さらに、第2連通部132A、142Aの形状も特に限定されず、例えば、第2連通部132A、142Aは、船尾に向かって突き出ていてもよい。また、第2連通部132A、142Aが壁部材130等に設けられる限りは、第2連通部132A、142Aの位置は特に限定されない。さらに、壁部13等は、複数の第2連通部132Aを有していてもよいし、複数の第2連通部142Aを有していてもよい。
(6)実施形態1及び変形例において、上部船体1の接近状態(図5(b))での壁部13、14の下端部133、143が上部船体1の非接近状態(図5(a))での壁部13、14の下端部133、143よりも下部船体3の上面部3030に近い限りにおいては、上部船体1の非接近状態において、吸気管11の突出部分110の一部と壁部13とが所定方向PD(例えば、第1方向D11)に対向していてもよく、排気管12の突出部分120の一部と壁部14とが所定方向PD(例えば、第1方向D11)に対向していてもよい。また、上部船体1の接近状態において、壁部13、14の下端部133、143は、下部船体3の上面部3030に接触しなくてもよい。この場合、壁部13、14は緩衝部材131、141を有していなくてもよい。

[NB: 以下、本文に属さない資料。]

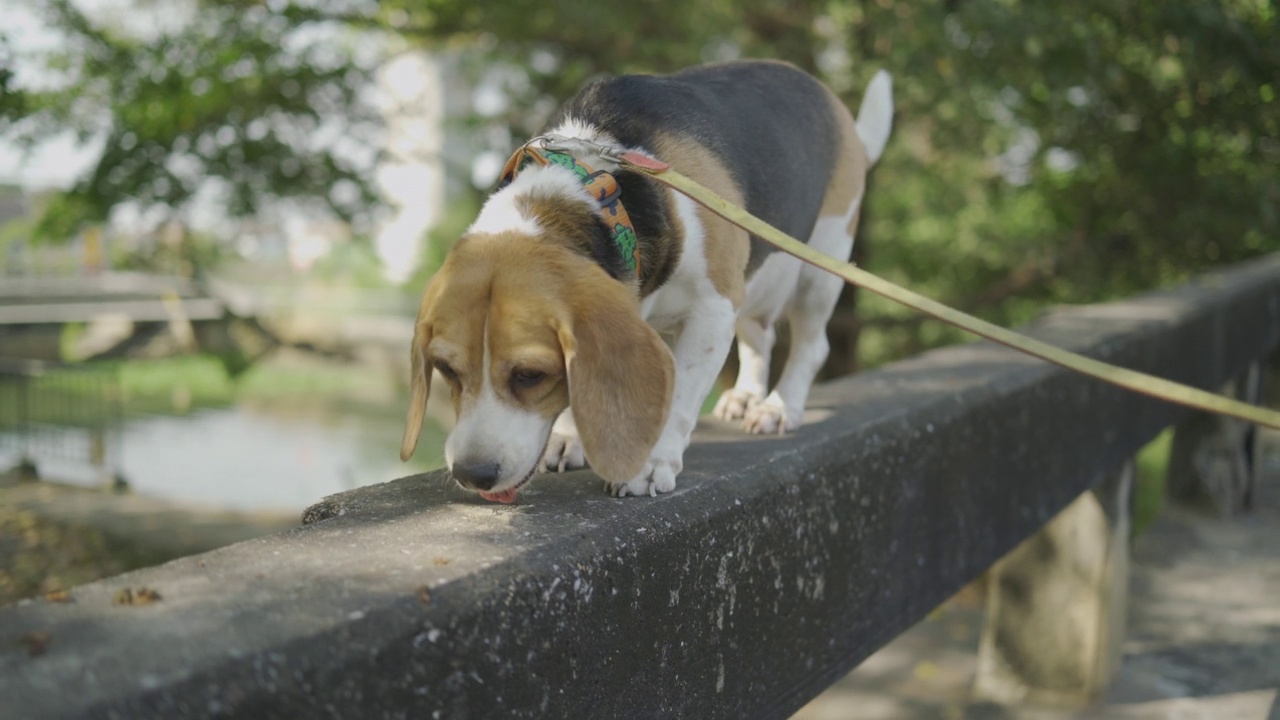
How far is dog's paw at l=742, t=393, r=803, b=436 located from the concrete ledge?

なお、上部船体1の接近状態(図5(b))において壁部13、14の下端部133、143が下部船体3の上面部3030に接触する場合は、壁部13、14は緩衝部材131、141を有することが好ましいが、この場合でも、壁部13、14は緩衝部材131、141を有しなくてもよい。この場合は、壁部材130、140の下端部135、145が、壁部13、14の下端部133、143になる。従って、上部船体1の接近状態において、壁部材130、140の下端部135、145が、下部船体3の上面部3030に接触する。

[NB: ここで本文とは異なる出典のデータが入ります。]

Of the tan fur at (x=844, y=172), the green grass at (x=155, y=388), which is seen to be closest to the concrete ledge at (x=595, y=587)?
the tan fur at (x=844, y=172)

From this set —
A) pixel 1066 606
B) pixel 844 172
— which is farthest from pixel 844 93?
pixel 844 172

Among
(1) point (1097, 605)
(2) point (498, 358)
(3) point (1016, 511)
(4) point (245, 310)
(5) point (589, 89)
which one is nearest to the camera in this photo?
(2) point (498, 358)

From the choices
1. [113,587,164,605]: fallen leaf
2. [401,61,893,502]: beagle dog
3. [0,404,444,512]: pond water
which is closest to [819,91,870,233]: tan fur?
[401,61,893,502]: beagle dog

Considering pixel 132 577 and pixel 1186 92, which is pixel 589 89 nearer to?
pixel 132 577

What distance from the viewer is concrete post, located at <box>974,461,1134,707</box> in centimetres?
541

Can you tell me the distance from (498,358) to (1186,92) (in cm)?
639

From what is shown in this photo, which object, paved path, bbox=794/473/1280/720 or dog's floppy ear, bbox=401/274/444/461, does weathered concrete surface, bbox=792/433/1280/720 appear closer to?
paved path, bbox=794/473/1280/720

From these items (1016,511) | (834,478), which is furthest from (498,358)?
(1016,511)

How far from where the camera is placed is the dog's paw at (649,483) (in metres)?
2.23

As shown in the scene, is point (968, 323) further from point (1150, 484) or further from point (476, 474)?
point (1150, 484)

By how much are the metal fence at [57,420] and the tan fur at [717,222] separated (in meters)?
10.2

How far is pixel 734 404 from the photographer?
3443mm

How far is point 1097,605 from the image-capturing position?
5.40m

(7)実施形態2及び変形例において、吸気口111と第2連通部132Aとが所定方向PD(例えば、第1方向D11)に対向していてもよいし、排気口121と第2連通部142Aとが所定方向PD(例えば、第1方向D11)に対向していてもよい。また、上部船体1の接近状態(図11(b))において、壁部13A、14Aの上端部133A、143Aは、上部船体1の底面部1033に接触しなくてもよい。この場合、壁部13A、14Aは緩衝部材131A、141Aを有していなくてもよい。
なお、上部船体1の接近状態(図11(b))において壁部13A、14Aの上端部133A、143Aが上部船体1の底面部1033に接触する場合は、壁部13A、14Aは緩衝部材131A、141Aを有することが好ましいが、この場合でも、壁部13A、14Aは緩衝部材131A、141Aを有しなくてもよい。この場合は、壁部材130A、140Aの上端部135A、145Aが、壁部13A、14Aの上端部133A、143Aになる。従って、上部船体1の接近状態において、壁部材130A、140Aの上端部135A、145Aが、上部船体1の底面部1033接触する。